Excerpt provided ->

+---+

The present application relates to semiconductors, and more specifically, to techniques for forming semiconductor structures. Semiconductors and integrated circuit chips have become ubiquitous within many products, particularly as they continue to decrease in cost and size. There is a continued desire to reduce the size of structural features and/or to provide a greater amount of structural features for a given chip size. Miniaturization, in general, allows for increased performance at lower power levels and lower cost. Present technology is at or approaching atomic level scaling of certain micro-devices such as logic gates, field-effect transistors (FETs), and capacitors.

Embodiments of the invention provide techniques for forming a placeholder structure with dielectric liner for backside power delivery network (BSPDN).

In one embodiment, a semiconductor device includes a first source/drain contact disposed beneath a first source/drain region and a placeholder disposed beneath a second source/drain region. The placeholder includes a first portion including a first material having a first concentration of germanium and a second portion including a second material having a second concentration of germanium that is different than the first concentration.

In another embodiment, a semiconductor device includes a semiconductor device including a first and a second source/drain region, a backside contact disposed beneath the first source/drain region, and a placeholder disposed beneath the second source/drain region. The placeholder includes a high germanium content portion and a low germanium content portion, where the high germanium content portion is adjacent to the second source/drain region.

In yet another embodiment, a method includes performing a first etch process to create a trench in a semiconductor substrate, forming a protective liner on vertical sidewalls of the trench, and performing a second etch process to deepen the trench to below the protective liner and to laterally enlarge the portion of the trench that is below the protective liner. The method includes forming a first portion of a placeholder in the trench, where the first portion includes a first material having a first concentration of germanium. The method also includes forming a second portion of the placeholder adjacent to the first portion, where the second portion includes a second material having a second concentration of germanium that is different than the first concentration.

These and other features and advantages of embodiments described herein will become more apparent from the accompanying drawings and the following detailed description.

Illustrative embodiments of the invention may be described herein in the context of illustrative methods for forming placeholder structures for backside power delivery, along with illustrative apparatus, systems, and devices formed using such methods. However, it is to be understood that embodiments of the invention are not limited to the illustrative methods, apparatus, systems, and devices but instead are more broadly applicable to other suitable methods, apparatus, systems, and devices.

It is to be understood that the various features shown in the accompanying drawings are schematic illustrations that are not necessarily drawn to scale. Moreover, the same or similar reference numbers are used throughout the drawings to denote the same or similar features, elements, or structures, and thus, a detailed explanation of the same or similar features, elements, or structures will not be repeated for each of the drawings. Further, the terms “exemplary” and “illustrative” as used herein mean “serving as an example, instance, or illustration.” Any embodiment or design described herein as “exemplary” or “illustrative” is not to be construed as preferred or advantageous over other embodiments or designs.

A FET is a transistor having a source, a gate, and a drain, and having action that depends on the flow of carriers (electrons or holes) along a channel that runs between the source and drain. Current through the channel between the source and drain may be controlled by a transverse electric field under the gate.

+---+

Rows ->
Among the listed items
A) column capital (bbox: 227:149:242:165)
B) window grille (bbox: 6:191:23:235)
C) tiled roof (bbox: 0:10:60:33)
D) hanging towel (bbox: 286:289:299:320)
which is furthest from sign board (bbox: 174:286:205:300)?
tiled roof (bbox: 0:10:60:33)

+---+

Aim ->
Answer these questions using the text on placeholder structures for backside power delivery:
(a) What does BSPDN stand for?
(b) Which portion of the placeholder is adjacent to the second source/drain region in the embodiment with high and low germanium content portions?
(c) In the described method, where is the protective liner formed?

Output of the task ->
(a) Backside power delivery network.
(b) The high germanium content portion.
(c) On the vertical sidewalls of the trench.